The data follows this line. Copy verbatim the line with "Looking among point" and each line after it to the end.

* begin *

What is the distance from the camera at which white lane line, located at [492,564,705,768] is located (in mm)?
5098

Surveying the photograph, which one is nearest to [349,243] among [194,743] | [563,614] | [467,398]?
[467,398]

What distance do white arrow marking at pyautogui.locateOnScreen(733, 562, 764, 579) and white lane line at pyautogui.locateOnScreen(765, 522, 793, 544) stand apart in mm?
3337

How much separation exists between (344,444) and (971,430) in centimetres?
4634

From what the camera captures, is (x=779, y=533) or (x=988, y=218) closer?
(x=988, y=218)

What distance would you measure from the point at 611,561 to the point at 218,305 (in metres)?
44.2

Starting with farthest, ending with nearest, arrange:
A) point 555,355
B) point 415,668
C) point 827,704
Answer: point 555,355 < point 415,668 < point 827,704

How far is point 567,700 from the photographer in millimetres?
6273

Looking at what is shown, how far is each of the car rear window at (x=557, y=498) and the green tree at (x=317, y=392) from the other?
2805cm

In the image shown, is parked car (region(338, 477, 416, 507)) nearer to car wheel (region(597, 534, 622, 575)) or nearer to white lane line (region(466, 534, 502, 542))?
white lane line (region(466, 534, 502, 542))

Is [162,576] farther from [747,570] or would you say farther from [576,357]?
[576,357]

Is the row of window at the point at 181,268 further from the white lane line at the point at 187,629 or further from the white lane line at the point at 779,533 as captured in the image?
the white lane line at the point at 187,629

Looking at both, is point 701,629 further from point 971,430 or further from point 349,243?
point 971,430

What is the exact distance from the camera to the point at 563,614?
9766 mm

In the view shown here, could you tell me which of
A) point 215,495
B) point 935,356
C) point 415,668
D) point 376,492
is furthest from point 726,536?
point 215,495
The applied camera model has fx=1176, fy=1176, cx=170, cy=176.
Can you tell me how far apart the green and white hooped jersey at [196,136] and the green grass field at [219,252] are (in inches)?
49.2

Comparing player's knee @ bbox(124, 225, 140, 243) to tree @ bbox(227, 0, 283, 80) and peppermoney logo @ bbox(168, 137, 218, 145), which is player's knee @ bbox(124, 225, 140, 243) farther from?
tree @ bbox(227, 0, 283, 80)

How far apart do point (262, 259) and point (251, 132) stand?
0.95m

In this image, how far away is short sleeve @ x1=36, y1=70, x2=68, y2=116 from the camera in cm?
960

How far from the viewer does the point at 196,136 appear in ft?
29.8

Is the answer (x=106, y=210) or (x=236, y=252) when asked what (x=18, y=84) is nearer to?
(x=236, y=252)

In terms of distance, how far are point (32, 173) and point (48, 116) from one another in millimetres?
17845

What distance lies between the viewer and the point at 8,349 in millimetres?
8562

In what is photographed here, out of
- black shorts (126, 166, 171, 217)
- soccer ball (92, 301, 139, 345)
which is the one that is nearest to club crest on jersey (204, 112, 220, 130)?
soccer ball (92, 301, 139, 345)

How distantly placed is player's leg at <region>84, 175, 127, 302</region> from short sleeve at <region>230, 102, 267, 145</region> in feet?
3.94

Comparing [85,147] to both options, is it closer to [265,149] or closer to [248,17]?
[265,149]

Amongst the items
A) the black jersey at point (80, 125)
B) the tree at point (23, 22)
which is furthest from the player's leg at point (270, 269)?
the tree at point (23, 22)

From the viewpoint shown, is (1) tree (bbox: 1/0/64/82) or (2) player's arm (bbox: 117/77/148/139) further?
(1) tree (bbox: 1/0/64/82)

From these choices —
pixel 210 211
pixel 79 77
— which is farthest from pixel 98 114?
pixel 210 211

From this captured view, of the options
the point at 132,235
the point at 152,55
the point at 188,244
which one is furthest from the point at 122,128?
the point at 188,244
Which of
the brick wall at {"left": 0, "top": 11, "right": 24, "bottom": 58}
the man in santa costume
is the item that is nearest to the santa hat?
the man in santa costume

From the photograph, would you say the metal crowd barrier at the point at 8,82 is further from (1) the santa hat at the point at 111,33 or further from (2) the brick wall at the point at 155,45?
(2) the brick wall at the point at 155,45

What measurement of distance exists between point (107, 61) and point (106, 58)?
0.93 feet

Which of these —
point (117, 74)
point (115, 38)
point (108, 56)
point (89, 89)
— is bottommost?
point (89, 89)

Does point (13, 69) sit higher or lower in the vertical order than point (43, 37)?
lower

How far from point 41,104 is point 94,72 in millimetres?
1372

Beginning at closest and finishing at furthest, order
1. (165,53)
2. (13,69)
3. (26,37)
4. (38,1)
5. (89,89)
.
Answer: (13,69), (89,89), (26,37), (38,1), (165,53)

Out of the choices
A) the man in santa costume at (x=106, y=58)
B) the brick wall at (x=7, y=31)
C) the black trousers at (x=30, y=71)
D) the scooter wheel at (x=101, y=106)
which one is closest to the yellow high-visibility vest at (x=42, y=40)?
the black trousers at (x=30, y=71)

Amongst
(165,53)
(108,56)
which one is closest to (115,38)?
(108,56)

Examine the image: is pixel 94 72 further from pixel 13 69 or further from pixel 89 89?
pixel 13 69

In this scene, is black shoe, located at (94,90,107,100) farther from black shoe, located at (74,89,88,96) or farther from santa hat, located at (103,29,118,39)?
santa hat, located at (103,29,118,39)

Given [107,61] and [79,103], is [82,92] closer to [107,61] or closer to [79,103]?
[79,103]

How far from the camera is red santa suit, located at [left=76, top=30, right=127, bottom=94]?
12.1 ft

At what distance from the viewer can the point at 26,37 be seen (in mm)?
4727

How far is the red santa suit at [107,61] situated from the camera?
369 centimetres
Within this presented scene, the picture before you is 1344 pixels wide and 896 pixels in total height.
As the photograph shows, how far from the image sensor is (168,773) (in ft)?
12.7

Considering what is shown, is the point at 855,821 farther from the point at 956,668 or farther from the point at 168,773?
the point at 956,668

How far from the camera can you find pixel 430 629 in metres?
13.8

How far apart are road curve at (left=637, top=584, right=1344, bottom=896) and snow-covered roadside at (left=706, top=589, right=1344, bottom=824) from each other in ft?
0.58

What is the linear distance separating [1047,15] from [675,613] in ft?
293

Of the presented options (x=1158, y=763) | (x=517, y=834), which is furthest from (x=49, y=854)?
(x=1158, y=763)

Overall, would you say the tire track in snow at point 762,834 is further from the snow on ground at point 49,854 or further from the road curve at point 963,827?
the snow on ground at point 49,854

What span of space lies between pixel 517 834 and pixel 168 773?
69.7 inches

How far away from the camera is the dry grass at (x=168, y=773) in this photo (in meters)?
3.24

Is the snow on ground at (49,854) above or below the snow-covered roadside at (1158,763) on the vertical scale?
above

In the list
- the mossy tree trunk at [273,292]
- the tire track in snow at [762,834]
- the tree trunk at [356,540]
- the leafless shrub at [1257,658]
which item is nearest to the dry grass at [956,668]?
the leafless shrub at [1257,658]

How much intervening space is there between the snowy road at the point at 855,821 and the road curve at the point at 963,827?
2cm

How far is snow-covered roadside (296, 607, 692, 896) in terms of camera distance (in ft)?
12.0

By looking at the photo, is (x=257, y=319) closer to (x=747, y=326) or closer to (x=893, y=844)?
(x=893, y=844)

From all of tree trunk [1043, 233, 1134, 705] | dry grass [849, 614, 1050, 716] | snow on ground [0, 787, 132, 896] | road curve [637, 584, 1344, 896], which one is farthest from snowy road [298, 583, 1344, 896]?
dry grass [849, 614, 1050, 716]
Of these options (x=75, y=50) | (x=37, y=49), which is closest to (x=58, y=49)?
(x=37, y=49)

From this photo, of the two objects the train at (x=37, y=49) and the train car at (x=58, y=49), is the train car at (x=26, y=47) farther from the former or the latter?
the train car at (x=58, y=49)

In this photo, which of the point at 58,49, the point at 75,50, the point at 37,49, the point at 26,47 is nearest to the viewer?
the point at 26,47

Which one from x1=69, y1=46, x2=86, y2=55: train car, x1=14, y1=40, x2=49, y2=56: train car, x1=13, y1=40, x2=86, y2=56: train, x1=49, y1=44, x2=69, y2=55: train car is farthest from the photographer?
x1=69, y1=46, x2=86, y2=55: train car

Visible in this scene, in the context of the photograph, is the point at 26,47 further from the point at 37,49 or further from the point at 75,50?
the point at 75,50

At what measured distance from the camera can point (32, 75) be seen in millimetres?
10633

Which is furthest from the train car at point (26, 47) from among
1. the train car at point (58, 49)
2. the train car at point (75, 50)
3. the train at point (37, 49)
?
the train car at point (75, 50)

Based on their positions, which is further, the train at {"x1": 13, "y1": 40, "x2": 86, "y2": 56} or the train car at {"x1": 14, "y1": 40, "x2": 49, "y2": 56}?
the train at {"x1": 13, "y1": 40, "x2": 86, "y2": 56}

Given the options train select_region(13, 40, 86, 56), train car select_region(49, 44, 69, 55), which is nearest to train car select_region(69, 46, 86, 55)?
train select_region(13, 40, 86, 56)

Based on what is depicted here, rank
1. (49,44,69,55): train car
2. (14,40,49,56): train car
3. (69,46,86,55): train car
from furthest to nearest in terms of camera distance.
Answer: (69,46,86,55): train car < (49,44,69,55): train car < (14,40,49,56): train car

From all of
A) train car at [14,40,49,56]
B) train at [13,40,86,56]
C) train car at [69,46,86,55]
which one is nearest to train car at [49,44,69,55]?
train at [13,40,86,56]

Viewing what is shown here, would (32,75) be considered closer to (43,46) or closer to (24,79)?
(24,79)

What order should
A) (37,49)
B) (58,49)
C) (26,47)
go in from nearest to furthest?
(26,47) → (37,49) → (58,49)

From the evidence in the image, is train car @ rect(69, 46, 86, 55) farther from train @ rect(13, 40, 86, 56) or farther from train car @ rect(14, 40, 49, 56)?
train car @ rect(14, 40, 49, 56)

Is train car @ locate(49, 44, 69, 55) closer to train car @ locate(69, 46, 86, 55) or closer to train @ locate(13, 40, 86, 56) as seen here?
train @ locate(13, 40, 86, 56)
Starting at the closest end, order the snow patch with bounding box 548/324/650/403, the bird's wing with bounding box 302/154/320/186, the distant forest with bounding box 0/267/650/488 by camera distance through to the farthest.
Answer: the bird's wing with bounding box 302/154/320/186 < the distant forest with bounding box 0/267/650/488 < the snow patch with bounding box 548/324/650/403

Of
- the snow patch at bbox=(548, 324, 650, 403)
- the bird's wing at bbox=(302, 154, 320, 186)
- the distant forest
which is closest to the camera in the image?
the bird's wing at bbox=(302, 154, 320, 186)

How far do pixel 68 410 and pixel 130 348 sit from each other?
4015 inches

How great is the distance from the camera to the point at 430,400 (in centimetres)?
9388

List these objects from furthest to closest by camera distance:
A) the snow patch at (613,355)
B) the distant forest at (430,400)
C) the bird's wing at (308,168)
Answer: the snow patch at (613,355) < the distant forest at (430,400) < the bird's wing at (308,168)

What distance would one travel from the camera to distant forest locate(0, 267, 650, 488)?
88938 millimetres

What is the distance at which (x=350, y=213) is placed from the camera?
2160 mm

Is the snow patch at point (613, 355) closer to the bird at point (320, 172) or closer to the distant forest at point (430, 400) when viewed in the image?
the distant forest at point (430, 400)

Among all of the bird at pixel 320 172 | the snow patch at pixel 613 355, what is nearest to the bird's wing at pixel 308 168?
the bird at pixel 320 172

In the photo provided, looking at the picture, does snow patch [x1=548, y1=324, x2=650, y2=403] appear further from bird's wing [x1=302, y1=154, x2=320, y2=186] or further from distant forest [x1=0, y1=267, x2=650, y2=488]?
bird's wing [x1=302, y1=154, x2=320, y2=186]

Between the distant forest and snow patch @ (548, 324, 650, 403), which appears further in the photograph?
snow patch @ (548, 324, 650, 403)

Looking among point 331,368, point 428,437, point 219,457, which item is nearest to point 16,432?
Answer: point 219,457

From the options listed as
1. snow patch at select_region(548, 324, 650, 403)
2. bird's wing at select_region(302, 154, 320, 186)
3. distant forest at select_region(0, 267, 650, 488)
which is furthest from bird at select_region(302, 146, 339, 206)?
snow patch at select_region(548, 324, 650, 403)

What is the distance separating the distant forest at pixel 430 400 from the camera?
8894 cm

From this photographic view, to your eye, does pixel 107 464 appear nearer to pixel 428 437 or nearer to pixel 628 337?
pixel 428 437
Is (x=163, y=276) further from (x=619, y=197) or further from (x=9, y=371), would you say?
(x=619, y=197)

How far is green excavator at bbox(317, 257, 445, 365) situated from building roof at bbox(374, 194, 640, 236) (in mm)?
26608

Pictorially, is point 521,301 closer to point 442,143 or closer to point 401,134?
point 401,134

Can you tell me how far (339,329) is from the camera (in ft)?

* end *

**Task output**
Looking among point 331,368, point 428,437, point 219,457, which item is nearest to point 16,432?
Answer: point 219,457

From the options listed as
1. snow patch at select_region(548, 324, 650, 403)
2. bird's wing at select_region(302, 154, 320, 186)
3. distant forest at select_region(0, 267, 650, 488)
which is furthest from bird at select_region(302, 146, 339, 206)?
snow patch at select_region(548, 324, 650, 403)

What is the distance separating the distant forest at pixel 430 400 from the camera?
8894 cm

From this photographic view, to your eye, does pixel 107 464 appear nearer to pixel 428 437 or nearer to pixel 628 337?
pixel 428 437
Is (x=163, y=276) further from (x=619, y=197) or further from (x=9, y=371), would you say?
(x=619, y=197)

How far is green excavator at bbox(317, 257, 445, 365) situated from building roof at bbox(374, 194, 640, 236) (in mm)?
26608

Pictorially, is point 521,301 closer to point 442,143 or closer to point 401,134?
point 401,134

Can you tell me how far (339,329) is from the camera (in ft)?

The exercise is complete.